- _WHAT YOU HAVE TO DO_:
Turn the data below into a numbered list, one line per number, and leave out the blank lines.

# START OF MATERIAL FOR THE TASK

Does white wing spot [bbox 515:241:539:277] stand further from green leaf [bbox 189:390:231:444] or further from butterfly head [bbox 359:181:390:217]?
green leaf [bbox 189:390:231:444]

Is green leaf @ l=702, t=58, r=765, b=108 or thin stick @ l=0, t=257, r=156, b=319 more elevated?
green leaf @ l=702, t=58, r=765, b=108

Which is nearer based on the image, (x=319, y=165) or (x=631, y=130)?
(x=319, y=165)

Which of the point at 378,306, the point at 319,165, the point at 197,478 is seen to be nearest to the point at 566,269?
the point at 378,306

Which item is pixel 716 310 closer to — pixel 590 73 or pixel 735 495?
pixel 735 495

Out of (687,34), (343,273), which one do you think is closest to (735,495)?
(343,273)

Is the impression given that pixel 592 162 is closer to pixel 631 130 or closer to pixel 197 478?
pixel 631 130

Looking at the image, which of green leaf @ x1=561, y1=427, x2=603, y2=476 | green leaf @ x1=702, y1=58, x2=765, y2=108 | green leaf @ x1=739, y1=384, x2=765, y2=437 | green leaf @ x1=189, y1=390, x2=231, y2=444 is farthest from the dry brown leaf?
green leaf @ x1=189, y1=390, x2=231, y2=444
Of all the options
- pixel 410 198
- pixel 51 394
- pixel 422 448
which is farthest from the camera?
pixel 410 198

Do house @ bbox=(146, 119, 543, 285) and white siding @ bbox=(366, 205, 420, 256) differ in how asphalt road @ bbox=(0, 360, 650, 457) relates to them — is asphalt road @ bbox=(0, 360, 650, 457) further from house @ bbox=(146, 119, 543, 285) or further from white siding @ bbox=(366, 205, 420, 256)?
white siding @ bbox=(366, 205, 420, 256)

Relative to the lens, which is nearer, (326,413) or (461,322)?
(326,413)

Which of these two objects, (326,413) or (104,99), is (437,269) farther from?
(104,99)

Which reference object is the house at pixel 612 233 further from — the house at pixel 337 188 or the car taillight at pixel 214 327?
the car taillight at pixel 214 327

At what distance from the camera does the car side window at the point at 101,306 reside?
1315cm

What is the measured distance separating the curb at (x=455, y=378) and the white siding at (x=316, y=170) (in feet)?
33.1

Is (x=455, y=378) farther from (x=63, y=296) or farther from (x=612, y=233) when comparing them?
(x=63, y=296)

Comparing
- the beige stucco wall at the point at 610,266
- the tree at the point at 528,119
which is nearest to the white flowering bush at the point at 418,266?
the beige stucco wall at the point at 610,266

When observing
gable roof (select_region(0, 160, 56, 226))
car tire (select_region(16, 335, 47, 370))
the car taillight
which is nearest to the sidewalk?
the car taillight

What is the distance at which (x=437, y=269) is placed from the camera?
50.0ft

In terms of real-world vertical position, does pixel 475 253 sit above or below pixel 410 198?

# END OF MATERIAL FOR THE TASK

- _ANSWER FOR THIS EXERCISE_:
1. Does white wing spot [bbox 515:241:539:277] stand further from green leaf [bbox 189:390:231:444] or further from butterfly head [bbox 359:181:390:217]?
2. green leaf [bbox 189:390:231:444]
3. Is green leaf @ l=702, t=58, r=765, b=108 or thin stick @ l=0, t=257, r=156, b=319 more elevated?
4. green leaf @ l=702, t=58, r=765, b=108
5. Which is nearer based on the image, (x=319, y=165) or (x=631, y=130)?
6. (x=319, y=165)
7. Which of the point at 378,306, the point at 319,165, the point at 197,478 is seen to be nearest to the point at 566,269?
8. the point at 378,306
9. Which item is pixel 716 310 closer to — pixel 590 73 or pixel 735 495?
10. pixel 735 495
11. Out of (687,34), (343,273), which one do you think is closest to (735,495)?
12. (343,273)
13. Is the impression given that pixel 592 162 is closer to pixel 631 130 or closer to pixel 197 478?
14. pixel 631 130
15. Looking at the image, which of green leaf @ x1=561, y1=427, x2=603, y2=476 | green leaf @ x1=702, y1=58, x2=765, y2=108 | green leaf @ x1=739, y1=384, x2=765, y2=437 | green leaf @ x1=189, y1=390, x2=231, y2=444 is farthest from the dry brown leaf?
16. green leaf @ x1=189, y1=390, x2=231, y2=444
17. Of all the options
18. - pixel 410 198
19. - pixel 51 394
20. - pixel 422 448
21. which is farthest from the camera?
22. pixel 410 198
23. Do house @ bbox=(146, 119, 543, 285) and white siding @ bbox=(366, 205, 420, 256) differ in how asphalt road @ bbox=(0, 360, 650, 457) relates to them — is asphalt road @ bbox=(0, 360, 650, 457) further from house @ bbox=(146, 119, 543, 285) or further from white siding @ bbox=(366, 205, 420, 256)?
24. white siding @ bbox=(366, 205, 420, 256)
25. Relative to the lens, which is nearer, (326,413) or (461,322)?
26. (326,413)
27. Which of these two objects, (326,413) or (104,99), is (437,269) farther from?
28. (104,99)
29. Which reference object is the house at pixel 612 233 further from — the house at pixel 337 188 or the car taillight at pixel 214 327?
30. the car taillight at pixel 214 327
31. At what distance from the camera does the car side window at the point at 101,306 reside?
32. 1315cm
33. What is the measured distance separating the curb at (x=455, y=378) and the white siding at (x=316, y=170) (in feet)?
34. 33.1
35. Is (x=455, y=378) farther from (x=63, y=296) or farther from (x=612, y=233) when comparing them?
36. (x=63, y=296)
37. Comparing
38. - the beige stucco wall at the point at 610,266
39. - the tree at the point at 528,119
40. which is nearest to the white flowering bush at the point at 418,266?
41. the beige stucco wall at the point at 610,266
42. When observing
43. gable roof (select_region(0, 160, 56, 226))
44. car tire (select_region(16, 335, 47, 370))
45. the car taillight
46. which is nearest to the sidewalk?
47. the car taillight
48. What is the distance at which (x=437, y=269) is placed from the camera?
49. 50.0ft
50. In terms of real-world vertical position, does pixel 475 253 sit above or below pixel 410 198?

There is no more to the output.